(Entries from a dataset)

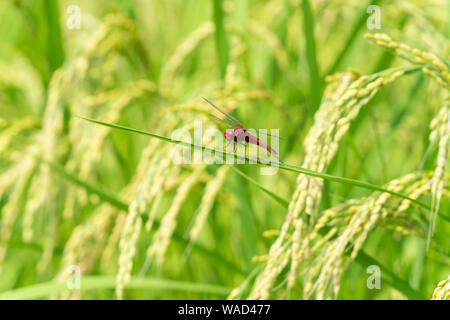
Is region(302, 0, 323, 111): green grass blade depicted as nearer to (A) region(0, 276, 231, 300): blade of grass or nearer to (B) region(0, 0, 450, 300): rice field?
(B) region(0, 0, 450, 300): rice field

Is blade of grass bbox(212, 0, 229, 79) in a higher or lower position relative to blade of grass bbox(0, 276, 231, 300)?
higher

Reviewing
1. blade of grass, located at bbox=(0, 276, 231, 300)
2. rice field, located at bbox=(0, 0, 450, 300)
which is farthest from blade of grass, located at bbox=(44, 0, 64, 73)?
blade of grass, located at bbox=(0, 276, 231, 300)

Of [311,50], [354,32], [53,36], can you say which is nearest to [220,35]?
[311,50]

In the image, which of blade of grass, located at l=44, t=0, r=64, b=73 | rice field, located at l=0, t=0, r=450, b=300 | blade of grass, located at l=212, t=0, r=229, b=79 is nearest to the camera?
rice field, located at l=0, t=0, r=450, b=300

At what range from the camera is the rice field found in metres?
0.93

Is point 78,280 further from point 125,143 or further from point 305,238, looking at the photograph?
point 125,143

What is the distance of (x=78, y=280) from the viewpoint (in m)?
1.21

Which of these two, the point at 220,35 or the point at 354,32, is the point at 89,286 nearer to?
the point at 220,35

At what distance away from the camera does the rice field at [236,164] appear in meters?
0.93

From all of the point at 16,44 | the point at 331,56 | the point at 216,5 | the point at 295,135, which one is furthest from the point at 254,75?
the point at 16,44

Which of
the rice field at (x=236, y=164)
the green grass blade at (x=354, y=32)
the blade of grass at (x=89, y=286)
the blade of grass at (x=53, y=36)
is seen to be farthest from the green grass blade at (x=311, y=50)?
the blade of grass at (x=53, y=36)

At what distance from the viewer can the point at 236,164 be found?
49.3 inches
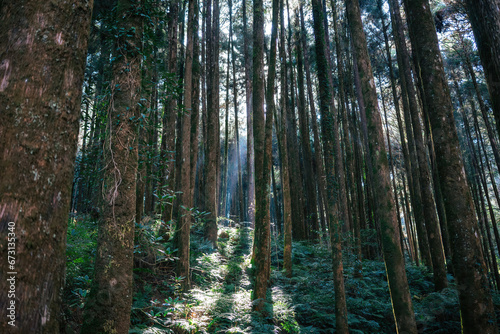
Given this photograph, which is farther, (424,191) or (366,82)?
(424,191)

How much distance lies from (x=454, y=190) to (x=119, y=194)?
465 cm

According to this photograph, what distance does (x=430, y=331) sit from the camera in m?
6.66

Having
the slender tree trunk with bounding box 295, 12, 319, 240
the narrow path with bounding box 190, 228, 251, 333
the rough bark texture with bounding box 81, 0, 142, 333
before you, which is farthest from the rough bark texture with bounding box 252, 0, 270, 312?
the slender tree trunk with bounding box 295, 12, 319, 240

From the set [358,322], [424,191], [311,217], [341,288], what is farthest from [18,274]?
[311,217]

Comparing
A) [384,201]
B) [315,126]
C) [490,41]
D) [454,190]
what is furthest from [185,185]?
[315,126]

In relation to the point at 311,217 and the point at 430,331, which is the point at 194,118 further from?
the point at 311,217

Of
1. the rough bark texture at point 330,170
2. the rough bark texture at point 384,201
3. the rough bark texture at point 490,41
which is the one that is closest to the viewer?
the rough bark texture at point 490,41

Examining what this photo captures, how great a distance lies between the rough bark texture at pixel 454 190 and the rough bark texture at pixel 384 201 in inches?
33.2

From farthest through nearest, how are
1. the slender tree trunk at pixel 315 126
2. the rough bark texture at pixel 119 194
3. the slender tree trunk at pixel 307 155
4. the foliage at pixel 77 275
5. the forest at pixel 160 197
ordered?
the slender tree trunk at pixel 307 155, the slender tree trunk at pixel 315 126, the foliage at pixel 77 275, the rough bark texture at pixel 119 194, the forest at pixel 160 197

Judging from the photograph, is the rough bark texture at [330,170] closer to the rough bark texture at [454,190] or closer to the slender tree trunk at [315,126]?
the rough bark texture at [454,190]

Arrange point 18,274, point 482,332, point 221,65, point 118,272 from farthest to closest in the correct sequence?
point 221,65, point 482,332, point 118,272, point 18,274

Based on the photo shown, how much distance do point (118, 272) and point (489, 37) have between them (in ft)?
17.1

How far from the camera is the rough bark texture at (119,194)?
10.0ft

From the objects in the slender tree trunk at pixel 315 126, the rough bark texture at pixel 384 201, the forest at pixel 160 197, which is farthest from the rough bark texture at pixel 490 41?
the slender tree trunk at pixel 315 126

| What this task involves |
Give again, word for word, every line from the one holding "Judging from the" to the end of the data.

| Exercise response |
Judging from the photograph, is the rough bark texture at [330,170] closer to the rough bark texture at [454,190] or closer to the slender tree trunk at [315,126]?
the rough bark texture at [454,190]

Arrange point 18,274, point 482,332, point 221,65, point 118,272 from farthest to closest in the correct sequence?
point 221,65, point 482,332, point 118,272, point 18,274

Based on the photo shown, how much distance do point (118, 272) and point (489, 37) have between them (in ft)?
17.1

How far from the camera is the rough bark texture at (119,194)?
10.0ft

From the objects in the slender tree trunk at pixel 315 126, the rough bark texture at pixel 384 201, the forest at pixel 160 197, which is farthest from the rough bark texture at pixel 490 41?
the slender tree trunk at pixel 315 126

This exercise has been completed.